Color solid-state image sensors typically have a spectral sensitivity that differs from colors that are perceived by the human eye. Consequently, colors of an image perceived by a human eye tend to differ from colors generated by solid state image sensors. To improve the color reproduction accuracy, digital cameras with image sensors having Red, Green and Blue (R, G, B) output channels usually perform color correction with a 3×3 color correction matrix. Ideally, the matrix has matrix coefficients that are optimized to improve color fidelity. A method of adjusting matrix coefficients to improve color fidelity is described in published patent specification WO 00/10331. The method described may work well with Charged Coupled Device (CCD) sensors that have very low level of noise. However, CMOS image sensors inherently suffer from thermal noise and fixed pattern noise. Accordingly, this method of adjusting matrix coefficients is not ideally suited to CMOS image sensors as the coefficients tend to amplify noise thereby significantly affecting image quality.
The problem of noise amplification by color correction is reported in the publication “Performance Analysis of a Color CMOS Photogate Image Sensor”, IEEE Transactions on Electronic Devices Vol. 47, N1J January 2000. Noise performance is suggested to be resolved by improving the sensor quantum efficiency rather than by color correction methods.

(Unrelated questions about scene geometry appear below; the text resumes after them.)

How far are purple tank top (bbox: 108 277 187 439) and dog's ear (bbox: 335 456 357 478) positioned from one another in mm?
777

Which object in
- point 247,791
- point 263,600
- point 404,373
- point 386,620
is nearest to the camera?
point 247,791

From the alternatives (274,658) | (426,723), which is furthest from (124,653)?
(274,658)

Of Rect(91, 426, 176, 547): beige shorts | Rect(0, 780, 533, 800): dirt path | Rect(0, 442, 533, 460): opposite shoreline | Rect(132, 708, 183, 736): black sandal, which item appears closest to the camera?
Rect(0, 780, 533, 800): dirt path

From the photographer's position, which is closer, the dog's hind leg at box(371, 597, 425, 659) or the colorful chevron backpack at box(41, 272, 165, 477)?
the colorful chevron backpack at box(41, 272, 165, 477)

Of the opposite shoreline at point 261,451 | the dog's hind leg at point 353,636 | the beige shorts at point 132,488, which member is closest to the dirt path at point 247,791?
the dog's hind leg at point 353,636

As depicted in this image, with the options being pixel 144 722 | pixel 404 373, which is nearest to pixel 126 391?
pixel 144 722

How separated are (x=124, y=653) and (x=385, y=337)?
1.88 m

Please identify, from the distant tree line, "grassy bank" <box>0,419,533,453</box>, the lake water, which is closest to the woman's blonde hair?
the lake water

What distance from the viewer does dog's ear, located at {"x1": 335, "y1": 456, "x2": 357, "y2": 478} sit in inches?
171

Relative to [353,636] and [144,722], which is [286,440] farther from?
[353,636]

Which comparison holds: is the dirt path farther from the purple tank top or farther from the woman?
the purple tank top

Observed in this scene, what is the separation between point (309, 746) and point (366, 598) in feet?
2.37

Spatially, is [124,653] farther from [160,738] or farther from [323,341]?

In the publication “Design of real-time Image Enhancement Preprocessor for CMOS Image Sensor”, IEEE Transactions on Consumer Electronics, Vol.46 N1, 2000. Color correction hardware complexity is assessed rather than noise amplification problems. Complexity is an important issue especially if the color correction is to be implemented directly on the CMOS sensor chip. Nevertheless, the problem of noise affecting image quality is not addressed in this publication.

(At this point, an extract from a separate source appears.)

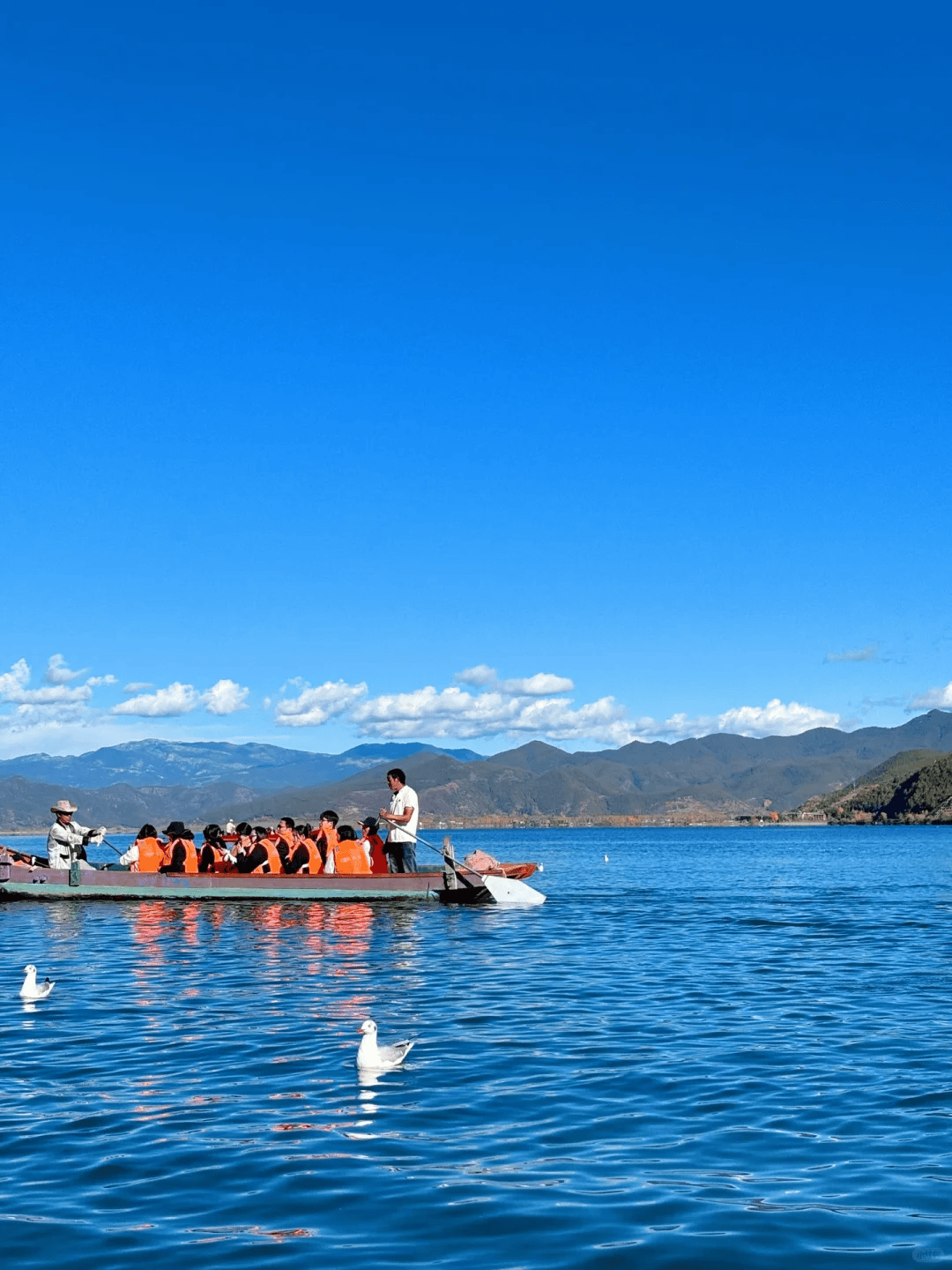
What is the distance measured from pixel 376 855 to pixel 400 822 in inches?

Another approach to reduce color correction complexity is proposed in “Color Signal Processing Technique for Single-Chip CCD Cameras That Employ CPUs with SIMD Instruction Sets”, IEEE Transactions on Consumer Electronics, Vol.46 N2, 2000. The color correction technique described operates directly on Color Filter Array samples. The technique is implemented as a vector operation and does not address noise amplification.